To be sure, in many areas the evidence suggests that big corporations are indeed more deterred by the prospect of reputational fallouts than small and mid-sized corporations. These areas usually involve issues with high saliency and low complexity, such as board diversity. When transgressions are vivid and easy to understand, big corporations anticipate a large reputational fallout (if not from consumers, from regulators), which incentivizes them to ensure compliance to begin with. By contrast, when the issue flies under the radar and harms are remote, big corporations can count on their ability to dilute the expected legal and reputational sanctions for misbehaving.
To recast the example of DuPont: during the same period that the chemical giant emitted the extremely toxic PFOA, it also led several environmentally friendly initiatives, such as voluntarily halting production of chemicals suspected of destroying the ozone layer and ending its work on nuclear weapons. The difference is that while the ozone layer and nuclear weapons were the hottest (and easiest to understand) “ESG” issues of that time (the 1980s), PFOA was a lab-made chemical, whose existence (not to mention ramifications) was a closely guarded secret among a relatively small group of industry experts. Further, the risks from opaque chemicals remain relatively invisible for many years, and even when they materialize, it is hard to assign accountability to specific individuals.

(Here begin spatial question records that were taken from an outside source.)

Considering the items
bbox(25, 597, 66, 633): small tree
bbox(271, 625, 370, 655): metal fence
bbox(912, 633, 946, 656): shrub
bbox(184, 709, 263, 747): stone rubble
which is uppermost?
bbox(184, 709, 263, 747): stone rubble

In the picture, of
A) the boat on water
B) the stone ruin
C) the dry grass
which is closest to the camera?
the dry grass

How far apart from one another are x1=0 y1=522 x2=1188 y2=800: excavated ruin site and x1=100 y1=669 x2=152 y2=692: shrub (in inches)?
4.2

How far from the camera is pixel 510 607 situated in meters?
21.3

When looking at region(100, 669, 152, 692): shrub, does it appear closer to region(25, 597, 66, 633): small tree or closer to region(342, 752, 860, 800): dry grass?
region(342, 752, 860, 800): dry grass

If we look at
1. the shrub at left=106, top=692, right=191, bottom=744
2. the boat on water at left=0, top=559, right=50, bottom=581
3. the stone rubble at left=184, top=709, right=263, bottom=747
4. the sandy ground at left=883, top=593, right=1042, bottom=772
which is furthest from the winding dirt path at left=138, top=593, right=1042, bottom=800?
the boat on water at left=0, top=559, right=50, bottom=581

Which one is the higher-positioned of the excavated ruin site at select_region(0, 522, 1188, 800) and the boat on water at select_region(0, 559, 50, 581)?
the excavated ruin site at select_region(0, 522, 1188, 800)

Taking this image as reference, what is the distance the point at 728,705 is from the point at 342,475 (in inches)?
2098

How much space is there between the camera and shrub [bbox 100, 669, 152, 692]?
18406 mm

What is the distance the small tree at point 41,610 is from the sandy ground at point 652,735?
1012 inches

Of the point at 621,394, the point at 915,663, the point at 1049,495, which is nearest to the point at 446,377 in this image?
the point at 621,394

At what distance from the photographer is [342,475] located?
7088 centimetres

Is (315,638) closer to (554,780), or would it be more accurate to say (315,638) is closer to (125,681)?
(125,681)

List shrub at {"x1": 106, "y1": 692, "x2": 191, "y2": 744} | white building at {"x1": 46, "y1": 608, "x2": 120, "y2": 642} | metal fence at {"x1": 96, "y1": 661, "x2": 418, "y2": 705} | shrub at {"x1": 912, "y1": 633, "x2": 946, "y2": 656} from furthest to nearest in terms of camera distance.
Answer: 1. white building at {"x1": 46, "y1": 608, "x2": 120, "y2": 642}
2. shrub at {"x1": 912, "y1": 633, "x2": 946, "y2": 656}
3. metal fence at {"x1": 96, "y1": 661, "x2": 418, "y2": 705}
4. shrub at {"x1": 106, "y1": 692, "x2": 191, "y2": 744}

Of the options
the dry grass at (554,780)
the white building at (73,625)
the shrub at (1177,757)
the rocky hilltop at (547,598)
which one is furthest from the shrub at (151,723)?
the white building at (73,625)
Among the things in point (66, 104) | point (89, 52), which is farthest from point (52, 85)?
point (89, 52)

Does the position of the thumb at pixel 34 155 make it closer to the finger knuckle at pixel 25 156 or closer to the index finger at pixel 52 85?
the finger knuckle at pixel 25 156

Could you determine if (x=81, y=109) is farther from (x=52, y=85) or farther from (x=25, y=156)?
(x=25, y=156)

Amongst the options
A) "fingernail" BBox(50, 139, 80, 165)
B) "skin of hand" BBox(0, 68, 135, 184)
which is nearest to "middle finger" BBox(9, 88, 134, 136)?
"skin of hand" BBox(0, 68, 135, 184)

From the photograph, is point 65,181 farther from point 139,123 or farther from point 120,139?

It is exactly in these circumstances—a combination of market power, externalities, and information asymmetries—that market discipline fails and we need laws and morals the most. Yet, as I detail in the article, bigness makes establishing legal liability harder and moral disengagement easier. When reputational deterrence breaks, there is little that stops Big Business from pursuing the strategy that maximizes its bottom line—even if it is inimical to broader societal interests.
Recognizing the challenges that bigness presents to laws, markets, and morals, underscores the need for a shift in regulators’ enforcement priorities. Regulators should dedicate more resources to pursuing big cases against the biggest market actors, even if it means compiling far fewer enforcement actions annually.
Pursuing a few big cases would come with positive externalities in the form of better reputational- and moral deterrence. Regardless of the outcome, the process itself tends to inject quality information into the market on the behavior of the most important actors. To illustrate, in a previous study I showed that the majority of prizewinning investigative reports rely heavily on “legal sources” such as documents exchanged in discovery or regulatory investigation reports. The process also provides opportunities for judges and regulators to signal what is considered proper or improper behavior. Readers of this publication may recall recent declarations by FTC Chair Lina Khan and DOJ Antitrust Head Jonathan Kanter, suggesting that they are indeed heading in the direction of prioritizing hard cases against the market’s biggest actors.